Dans ce vieux monde occidental envahi d’aiguilles de roc bien aiguisées s’élève avec de plus en plus d’insistance la voix désabusée d’un Petit Prince oublié: « Où sont les hommes ? Où sont les hommes... ? Je suis seul... Je suis seul... Mais jamais personne ne vient... Car il n’existe pas de marchands d’amis. Ce vibrant appel de détresse fut lancé à une époque où la situation socio-économique n’était pas comparable à la nôtre. N’empêche, une question demeure : faut-il attribuer la déshumanisation galopante de ce monde à la nature intrinsèque de l’homme...ou à un système de vie qui l’empêcherait de se hisser à la hauteur morale de ce qu’il conçoit et produit ?

Une piqûre de rappel

Il y a 80 ans, Antoine de Saint-Exupéry nous offrait un élément de réponse : cédant au doute et à la peur, nous avons presque tous fini par laisser le monde pratiquer sur nous cette désolante ablation de notre principal moteur de vie : la capacité d’émerveillement. Dans la foulée, nous avons perdu notre bon sens naturel.

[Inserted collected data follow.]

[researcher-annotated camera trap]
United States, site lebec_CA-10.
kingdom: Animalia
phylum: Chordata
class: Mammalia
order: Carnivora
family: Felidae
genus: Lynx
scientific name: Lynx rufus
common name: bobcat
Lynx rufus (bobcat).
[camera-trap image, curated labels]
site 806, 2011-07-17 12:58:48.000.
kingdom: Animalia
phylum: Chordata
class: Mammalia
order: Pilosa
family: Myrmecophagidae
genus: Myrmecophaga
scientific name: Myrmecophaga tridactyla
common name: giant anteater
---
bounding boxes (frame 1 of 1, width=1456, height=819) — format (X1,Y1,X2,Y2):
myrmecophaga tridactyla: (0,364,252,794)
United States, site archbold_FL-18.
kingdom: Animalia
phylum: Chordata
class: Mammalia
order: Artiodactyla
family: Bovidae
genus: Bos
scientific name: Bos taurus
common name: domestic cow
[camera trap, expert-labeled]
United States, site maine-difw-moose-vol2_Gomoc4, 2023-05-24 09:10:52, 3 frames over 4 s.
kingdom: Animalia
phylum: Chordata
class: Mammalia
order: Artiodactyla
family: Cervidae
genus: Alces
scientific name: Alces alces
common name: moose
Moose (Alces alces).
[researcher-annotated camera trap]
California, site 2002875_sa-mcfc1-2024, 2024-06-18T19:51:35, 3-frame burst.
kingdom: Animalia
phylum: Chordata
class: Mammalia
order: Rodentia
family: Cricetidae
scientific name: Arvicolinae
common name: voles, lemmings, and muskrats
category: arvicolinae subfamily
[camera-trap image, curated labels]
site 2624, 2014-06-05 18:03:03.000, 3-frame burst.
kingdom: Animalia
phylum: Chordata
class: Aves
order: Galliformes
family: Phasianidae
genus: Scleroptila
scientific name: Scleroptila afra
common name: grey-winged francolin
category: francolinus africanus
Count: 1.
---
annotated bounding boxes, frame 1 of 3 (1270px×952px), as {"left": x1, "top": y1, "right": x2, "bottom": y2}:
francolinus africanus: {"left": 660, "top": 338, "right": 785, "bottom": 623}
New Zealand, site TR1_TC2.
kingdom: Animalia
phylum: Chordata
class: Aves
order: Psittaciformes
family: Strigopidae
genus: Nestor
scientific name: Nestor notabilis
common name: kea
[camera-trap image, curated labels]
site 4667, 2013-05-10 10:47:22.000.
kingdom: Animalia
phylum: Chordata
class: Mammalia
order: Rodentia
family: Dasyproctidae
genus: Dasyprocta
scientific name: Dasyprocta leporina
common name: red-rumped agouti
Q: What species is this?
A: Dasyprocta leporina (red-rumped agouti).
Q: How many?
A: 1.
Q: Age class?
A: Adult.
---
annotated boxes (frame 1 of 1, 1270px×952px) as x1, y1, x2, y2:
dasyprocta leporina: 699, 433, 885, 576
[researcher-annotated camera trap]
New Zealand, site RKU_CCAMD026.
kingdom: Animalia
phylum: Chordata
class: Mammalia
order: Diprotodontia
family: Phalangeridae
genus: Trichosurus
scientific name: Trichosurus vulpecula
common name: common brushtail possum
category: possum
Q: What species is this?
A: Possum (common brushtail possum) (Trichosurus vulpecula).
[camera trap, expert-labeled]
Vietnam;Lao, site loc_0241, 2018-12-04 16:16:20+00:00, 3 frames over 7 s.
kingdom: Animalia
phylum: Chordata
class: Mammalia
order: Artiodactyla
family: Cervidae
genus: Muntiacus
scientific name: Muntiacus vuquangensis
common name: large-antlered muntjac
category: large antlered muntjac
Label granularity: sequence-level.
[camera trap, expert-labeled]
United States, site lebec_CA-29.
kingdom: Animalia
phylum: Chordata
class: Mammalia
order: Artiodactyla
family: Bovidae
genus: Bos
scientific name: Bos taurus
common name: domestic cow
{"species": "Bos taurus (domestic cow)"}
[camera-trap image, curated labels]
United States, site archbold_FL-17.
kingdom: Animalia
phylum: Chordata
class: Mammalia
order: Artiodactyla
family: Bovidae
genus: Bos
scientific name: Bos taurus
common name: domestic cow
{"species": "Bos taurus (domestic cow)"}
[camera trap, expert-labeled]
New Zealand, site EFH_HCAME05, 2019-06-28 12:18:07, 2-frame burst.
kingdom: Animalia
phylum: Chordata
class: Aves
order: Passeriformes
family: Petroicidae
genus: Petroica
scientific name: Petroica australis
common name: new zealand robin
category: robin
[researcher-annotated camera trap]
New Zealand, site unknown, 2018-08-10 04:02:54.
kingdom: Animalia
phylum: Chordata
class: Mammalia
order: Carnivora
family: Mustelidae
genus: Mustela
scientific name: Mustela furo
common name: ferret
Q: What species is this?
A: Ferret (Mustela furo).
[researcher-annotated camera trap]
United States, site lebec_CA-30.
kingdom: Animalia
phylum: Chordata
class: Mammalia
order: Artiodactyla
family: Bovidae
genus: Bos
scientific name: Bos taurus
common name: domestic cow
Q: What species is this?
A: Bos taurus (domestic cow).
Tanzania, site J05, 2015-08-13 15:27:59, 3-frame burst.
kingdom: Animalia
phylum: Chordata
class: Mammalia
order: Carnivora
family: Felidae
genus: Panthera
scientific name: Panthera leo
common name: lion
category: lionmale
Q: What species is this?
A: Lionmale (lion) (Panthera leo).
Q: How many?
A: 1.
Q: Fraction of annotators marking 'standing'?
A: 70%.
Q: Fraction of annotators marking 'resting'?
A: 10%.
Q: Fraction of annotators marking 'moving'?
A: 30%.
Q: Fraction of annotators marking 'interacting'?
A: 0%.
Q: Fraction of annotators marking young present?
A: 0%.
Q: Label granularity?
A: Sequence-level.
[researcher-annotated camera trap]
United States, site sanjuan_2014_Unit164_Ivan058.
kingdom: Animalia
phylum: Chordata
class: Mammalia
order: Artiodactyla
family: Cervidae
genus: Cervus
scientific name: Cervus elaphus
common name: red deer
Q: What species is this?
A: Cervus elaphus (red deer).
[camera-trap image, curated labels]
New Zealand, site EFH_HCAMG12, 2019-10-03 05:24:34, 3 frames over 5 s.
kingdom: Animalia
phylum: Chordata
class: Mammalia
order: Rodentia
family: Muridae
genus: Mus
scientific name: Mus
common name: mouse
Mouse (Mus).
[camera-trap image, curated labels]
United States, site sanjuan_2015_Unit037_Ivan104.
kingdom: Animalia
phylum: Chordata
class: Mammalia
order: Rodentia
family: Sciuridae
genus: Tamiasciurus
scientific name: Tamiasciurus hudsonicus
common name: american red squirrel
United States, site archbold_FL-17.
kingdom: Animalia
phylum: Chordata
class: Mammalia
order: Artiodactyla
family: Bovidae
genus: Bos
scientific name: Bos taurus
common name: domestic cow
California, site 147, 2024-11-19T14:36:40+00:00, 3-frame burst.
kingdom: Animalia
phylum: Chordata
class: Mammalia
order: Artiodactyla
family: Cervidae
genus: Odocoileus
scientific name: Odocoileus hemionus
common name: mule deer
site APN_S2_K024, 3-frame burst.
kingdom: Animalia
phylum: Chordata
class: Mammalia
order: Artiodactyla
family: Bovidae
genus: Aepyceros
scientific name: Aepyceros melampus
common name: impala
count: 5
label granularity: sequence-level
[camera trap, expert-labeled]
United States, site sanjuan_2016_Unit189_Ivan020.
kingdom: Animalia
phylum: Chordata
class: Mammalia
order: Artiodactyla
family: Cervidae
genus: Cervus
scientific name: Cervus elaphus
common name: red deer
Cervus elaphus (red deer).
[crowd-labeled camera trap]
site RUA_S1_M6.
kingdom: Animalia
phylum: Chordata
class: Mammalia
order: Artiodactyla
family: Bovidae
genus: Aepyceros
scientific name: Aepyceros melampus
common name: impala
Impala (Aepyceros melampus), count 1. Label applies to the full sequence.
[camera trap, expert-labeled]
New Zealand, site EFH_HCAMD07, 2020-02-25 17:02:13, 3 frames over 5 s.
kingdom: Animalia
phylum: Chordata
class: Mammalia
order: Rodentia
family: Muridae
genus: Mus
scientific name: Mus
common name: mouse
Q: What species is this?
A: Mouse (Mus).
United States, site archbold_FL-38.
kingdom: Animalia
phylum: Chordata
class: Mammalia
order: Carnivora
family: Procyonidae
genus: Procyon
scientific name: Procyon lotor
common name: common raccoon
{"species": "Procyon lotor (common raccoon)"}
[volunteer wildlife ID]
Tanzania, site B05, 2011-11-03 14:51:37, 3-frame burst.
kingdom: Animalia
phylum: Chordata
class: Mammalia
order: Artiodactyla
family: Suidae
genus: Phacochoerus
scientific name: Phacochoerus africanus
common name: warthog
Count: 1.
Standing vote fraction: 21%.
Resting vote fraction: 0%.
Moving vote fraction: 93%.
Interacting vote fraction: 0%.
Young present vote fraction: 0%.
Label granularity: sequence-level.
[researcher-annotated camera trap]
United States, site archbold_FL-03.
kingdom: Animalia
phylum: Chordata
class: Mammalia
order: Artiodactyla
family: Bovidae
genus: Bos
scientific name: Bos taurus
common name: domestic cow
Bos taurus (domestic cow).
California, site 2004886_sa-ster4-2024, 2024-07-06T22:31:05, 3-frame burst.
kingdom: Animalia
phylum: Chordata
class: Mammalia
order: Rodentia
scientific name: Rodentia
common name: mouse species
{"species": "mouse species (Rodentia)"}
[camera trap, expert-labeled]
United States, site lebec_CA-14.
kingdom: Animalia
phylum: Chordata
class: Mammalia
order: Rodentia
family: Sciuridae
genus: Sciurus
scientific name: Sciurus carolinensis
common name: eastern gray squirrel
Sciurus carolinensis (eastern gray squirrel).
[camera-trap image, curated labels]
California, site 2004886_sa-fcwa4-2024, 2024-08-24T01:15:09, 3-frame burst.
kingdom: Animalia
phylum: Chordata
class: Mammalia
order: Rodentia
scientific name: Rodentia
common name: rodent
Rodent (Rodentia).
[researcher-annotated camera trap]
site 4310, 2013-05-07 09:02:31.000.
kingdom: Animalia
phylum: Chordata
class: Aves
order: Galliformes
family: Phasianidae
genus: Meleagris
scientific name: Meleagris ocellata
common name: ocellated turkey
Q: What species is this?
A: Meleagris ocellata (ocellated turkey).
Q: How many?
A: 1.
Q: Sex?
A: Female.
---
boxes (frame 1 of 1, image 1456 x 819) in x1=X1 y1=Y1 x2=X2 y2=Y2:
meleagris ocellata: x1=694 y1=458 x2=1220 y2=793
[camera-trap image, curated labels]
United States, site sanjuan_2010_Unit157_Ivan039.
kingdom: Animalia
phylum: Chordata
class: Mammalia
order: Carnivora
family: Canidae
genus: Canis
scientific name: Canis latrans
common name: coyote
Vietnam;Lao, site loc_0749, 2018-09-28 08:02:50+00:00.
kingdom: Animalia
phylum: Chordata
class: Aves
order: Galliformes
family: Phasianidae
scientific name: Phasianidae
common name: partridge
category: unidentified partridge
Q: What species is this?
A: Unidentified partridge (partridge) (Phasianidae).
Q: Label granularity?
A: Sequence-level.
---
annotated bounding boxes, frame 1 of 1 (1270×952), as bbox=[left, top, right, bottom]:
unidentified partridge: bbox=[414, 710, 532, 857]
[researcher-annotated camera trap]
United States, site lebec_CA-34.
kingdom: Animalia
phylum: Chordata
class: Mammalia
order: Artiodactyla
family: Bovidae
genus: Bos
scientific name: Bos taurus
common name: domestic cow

Au départ, nous étions tous convaincus que parler des étoiles, des fleurs ou des couchers de soleil, c’était aussi important que de faire des additions. À l’arrivée nous voilà domestiqués, éprouvant douloureusement le contraste entre notre perception enchanteresse de la vie et du monde et le dur prosaïsme de ceux qui entendent nous conduire au bonheur en négligeant les sentiments.
Le sentiment n’est pas tout dans la vie, mais à l’égard de l’éducation, il est imprescriptible. Pour un enfant parti à la conquête du monde, n’est-il pas désolant de ne trouver dans le regard de ses parents ou de ses professeurs que la satisfaction de le voir devenir raisonnable, et l’entendre parler de bridge, de foot, de politique ou de bagnoles… ? De ce point de vue est née une œuvre majeure de la littérature, qui en définitive n’est rien d’autre que « le portrait éternel de ce qui n’a pas été vécu et de ce qu’il faudrait pourtant vivre à tout prix. » (2)

Un naufrage collectif

En 1994, Eugen Drewermann, prêtre, théologien et psychothérapeute, trempait sa plume dans le vitriol pour nous décrire le mal qui nous ronge. À courir toujours plus vite derrière le train du monde, déplorait-il, nous avons fini par « accepter que l’on étouffe les sentiments sous le vacarme du divertissement et le nivellement de la consommation de masse) ; nous nous laissons (....) alimenter en culture standard comme on alimente les bœufs en foin ( ...) ; nous ne comprenons plus que les objets et les hommes prennent leur valeur par le temps qu’on leur a consacré ; nous n’aimons rien en dehors de nous-mêmes, nous ne voyons dans les autres que des sujets que nous passons notre temps à juger, condamner et trancher ; nous ne voyons plus dans l’univers qu’une immense boutique ; nous ne pouvons plus supporter notre propre regard, préférant nous oublier nous-mêmes et le monde (....), plutôt que de travailler sur nous-mêmes et rechercher les raisons que nous avons de (3) ...manquer d’amour.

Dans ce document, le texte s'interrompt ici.